I have previously noted my thoughts on both the Wisconsin public union situation and my thoughts on the union legal structure as a whole. Not only are the restrictions in Wisconsin absolutely unremarkable, given that some 40% of states similarly limit public union bargaining, but Scott Walker was being unfairly pilloried for his stance.

Now comes news that in Massachusetts – yes, that Massachusetts – the Democratically controlled House – yes, that Democratic party – has passed a bill 111-42 to restrict public union bargainingLolwut?

At first glance, this is certainly surprising. Taxachusetts, led by its representatives in Moscow-on-the-Charles, is actually making a move against public unions? Even after the left-liberal establishment that makes up almost the entirety of the state’s political class roundly criticized Wisconsin for attempting – ahem – the same thing?

Well yes. And more than any other news story in recent memory, this drives home the utter insanity of partisanship.

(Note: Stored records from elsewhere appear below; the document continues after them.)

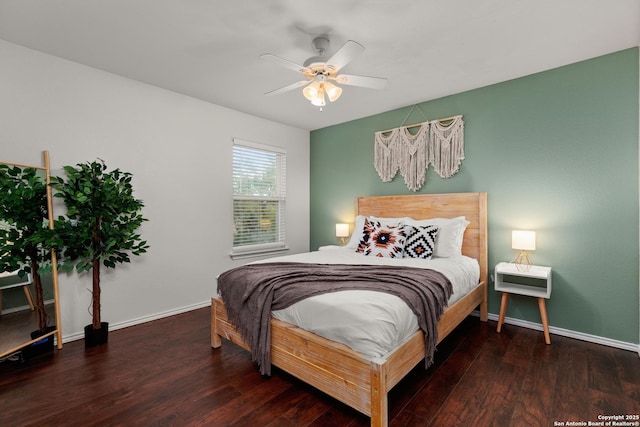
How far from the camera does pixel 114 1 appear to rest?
1937mm

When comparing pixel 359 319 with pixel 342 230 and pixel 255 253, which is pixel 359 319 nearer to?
pixel 342 230

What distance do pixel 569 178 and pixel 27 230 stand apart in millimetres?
4644

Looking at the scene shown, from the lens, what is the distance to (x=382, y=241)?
10.5 ft

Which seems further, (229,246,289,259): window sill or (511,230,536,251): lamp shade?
(229,246,289,259): window sill

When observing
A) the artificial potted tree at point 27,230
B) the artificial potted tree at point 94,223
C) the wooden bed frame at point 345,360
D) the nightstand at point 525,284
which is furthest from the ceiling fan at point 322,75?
the artificial potted tree at point 27,230

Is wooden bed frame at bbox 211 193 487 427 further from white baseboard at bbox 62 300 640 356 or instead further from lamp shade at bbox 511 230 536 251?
lamp shade at bbox 511 230 536 251

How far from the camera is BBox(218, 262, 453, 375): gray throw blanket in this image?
195cm

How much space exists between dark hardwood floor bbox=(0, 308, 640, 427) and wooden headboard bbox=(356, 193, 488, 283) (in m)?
0.96

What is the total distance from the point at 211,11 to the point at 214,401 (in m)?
2.53

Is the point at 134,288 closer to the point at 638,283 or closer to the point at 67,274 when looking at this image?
the point at 67,274

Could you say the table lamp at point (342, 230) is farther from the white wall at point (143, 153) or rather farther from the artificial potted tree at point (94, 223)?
the artificial potted tree at point (94, 223)

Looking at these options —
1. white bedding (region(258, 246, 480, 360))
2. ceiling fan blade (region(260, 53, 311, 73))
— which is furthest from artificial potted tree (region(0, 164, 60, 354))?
ceiling fan blade (region(260, 53, 311, 73))

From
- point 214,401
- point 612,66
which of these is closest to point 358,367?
point 214,401

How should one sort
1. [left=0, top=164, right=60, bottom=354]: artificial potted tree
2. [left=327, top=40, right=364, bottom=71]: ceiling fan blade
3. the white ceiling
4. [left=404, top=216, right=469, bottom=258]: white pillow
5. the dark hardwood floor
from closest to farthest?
the dark hardwood floor < [left=327, top=40, right=364, bottom=71]: ceiling fan blade < the white ceiling < [left=0, top=164, right=60, bottom=354]: artificial potted tree < [left=404, top=216, right=469, bottom=258]: white pillow
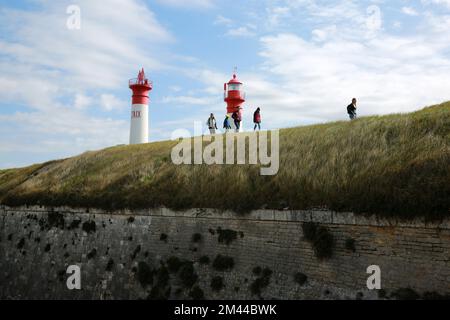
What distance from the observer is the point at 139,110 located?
2970 cm

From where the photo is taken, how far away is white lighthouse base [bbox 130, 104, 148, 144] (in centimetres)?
2964

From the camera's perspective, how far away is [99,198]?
15.0 m

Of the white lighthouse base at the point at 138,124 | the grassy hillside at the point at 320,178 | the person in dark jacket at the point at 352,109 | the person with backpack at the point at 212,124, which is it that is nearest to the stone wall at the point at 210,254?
the grassy hillside at the point at 320,178

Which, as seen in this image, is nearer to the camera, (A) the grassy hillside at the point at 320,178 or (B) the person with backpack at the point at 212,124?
(A) the grassy hillside at the point at 320,178

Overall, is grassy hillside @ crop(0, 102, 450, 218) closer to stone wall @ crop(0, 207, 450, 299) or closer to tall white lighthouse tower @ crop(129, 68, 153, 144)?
stone wall @ crop(0, 207, 450, 299)

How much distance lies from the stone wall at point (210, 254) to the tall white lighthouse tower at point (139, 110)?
12801mm

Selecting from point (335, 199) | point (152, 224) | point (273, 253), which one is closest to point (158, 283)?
point (152, 224)

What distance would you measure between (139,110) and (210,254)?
795 inches

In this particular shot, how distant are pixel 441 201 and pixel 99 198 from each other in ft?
37.8

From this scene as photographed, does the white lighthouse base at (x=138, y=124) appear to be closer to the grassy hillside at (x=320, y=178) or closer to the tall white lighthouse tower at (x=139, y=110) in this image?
the tall white lighthouse tower at (x=139, y=110)

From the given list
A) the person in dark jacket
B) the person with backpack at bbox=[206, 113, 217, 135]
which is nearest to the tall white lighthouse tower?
the person with backpack at bbox=[206, 113, 217, 135]

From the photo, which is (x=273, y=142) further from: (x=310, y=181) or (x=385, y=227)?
(x=385, y=227)

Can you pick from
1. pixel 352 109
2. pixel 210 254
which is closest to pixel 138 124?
pixel 352 109

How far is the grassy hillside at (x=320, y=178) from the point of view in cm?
895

As it turns out, the best way to get your agenda turned into a law is to convince the other side it’s a good idea.

Consider a historical example. Ronald Reagan got a lot of credit (much of it undeserved in the long run) for cutting back the size of government. The Iron Lady, Margaret Thatcher, gets deservedly more credit for her privatization efforts in Britain in the time period shortly before Reagan. But who was the most successful privatizer of the era? I would argue for Lionel Jospin of France. Aside from lowering the VAT, the income tax, and the corporate tax, France Telecom, Aerospatiale (EADS), Air France, GAN, Eramet, and many others were all privatized under Jospin’s prime ministership.

And get this – he was a Socialist.  Seriously. 

Some domestic examples include Jimmy Carter deregulating air travel, and Bill Clinton signing NAFTA. Of course, the opposite is also true. While Lyndon Johnson was the driving force behind its introduction, George W. Bush expanded Medicare more than any other president since. The fact is that when it comes to getting things done, the “other side” is the most potent weapon.